Purpose: Fexofenadine is a well-identified in vivo probe substrate of P-glycoprotein (P-gp) and/or organic anion transporting polypeptide (OATP). This work aimed to investigate the transplacental pharmacokinetics of fexofenadine enantiomers with and without the selective P-gp inhibitor fluoxetine.
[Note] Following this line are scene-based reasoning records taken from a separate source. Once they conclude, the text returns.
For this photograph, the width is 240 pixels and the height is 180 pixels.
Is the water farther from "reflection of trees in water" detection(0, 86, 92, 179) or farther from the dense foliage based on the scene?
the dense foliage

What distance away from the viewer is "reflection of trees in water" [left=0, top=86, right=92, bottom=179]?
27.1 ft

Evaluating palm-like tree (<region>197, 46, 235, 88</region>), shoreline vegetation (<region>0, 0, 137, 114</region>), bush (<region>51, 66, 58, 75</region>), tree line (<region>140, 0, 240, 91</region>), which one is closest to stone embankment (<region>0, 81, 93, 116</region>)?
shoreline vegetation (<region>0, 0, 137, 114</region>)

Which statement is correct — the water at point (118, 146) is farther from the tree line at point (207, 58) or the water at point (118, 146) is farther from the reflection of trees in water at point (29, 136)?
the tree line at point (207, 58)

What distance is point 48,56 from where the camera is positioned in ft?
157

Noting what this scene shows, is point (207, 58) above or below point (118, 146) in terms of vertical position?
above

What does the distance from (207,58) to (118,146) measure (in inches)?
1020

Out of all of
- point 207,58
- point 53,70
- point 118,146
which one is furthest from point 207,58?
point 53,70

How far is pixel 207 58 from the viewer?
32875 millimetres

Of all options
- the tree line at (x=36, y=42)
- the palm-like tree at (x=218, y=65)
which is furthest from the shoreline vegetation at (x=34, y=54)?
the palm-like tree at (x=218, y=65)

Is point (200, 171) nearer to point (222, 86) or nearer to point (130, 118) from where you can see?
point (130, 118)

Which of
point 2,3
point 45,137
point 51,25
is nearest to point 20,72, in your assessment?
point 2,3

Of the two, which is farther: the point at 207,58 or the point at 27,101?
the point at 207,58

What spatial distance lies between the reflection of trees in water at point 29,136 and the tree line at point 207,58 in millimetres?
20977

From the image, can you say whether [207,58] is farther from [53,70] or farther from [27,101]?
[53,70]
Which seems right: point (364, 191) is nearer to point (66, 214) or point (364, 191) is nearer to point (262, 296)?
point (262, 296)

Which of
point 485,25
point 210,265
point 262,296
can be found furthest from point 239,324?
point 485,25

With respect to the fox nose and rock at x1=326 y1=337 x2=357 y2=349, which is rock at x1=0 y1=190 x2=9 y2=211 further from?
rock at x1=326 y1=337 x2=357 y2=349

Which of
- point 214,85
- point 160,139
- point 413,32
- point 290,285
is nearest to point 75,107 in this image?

Methods: The chiral transplacental pharmacokinetics of fexofenadine-fluoxetine interaction was determined using the ex vivo human placenta perfusion model (n = 4). In the Control period, racemic fexofenadine (75 ng of each enantiomer/ml) was added in the maternal circuit. In the Interaction period, racemic fluoxetine (50 ng of each enantiomer/mL) and racemic fexofenadine (75 ng of each enantiomer/mL) were added to the maternal circulation. In both periods, maternal and fetal perfusate samples were taken over 90 min. Results: The (S)-(−)- and (R)-(+)-fexofenadine fetal-to-maternal ratio values in Control and Interaction periods were similar (~0.18). The placental transfer rates were similar between (S)-(−)- and (R)-(+)-fexofenadine in both Control (0.0024 vs 0.0019 min⁻¹) and Interaction (0.0019 vs 0.0021 min⁻¹) periods. In both Control and Interaction periods, the enantiomeric fexofenadine ratios [R-(+)/S-(−)] were approximately 1. Conclusions: Our study showed a low extent, slow rate of non-enantioselective placental transfer of fexofenadine enantiomers, indicating a limited fetal fexofenadine exposure mediated by placental P-gp and/or OATP2B1. The fluoxetine interaction did not affect the non-enantioselective transplacental transfer of fexofenadine. The ex vivo placental perfusion model accurately predicts in vivo placental transfer of fexofenadine enantiomers with remarkably similar values (~0.17), and thus estimates the limited fetal exposure.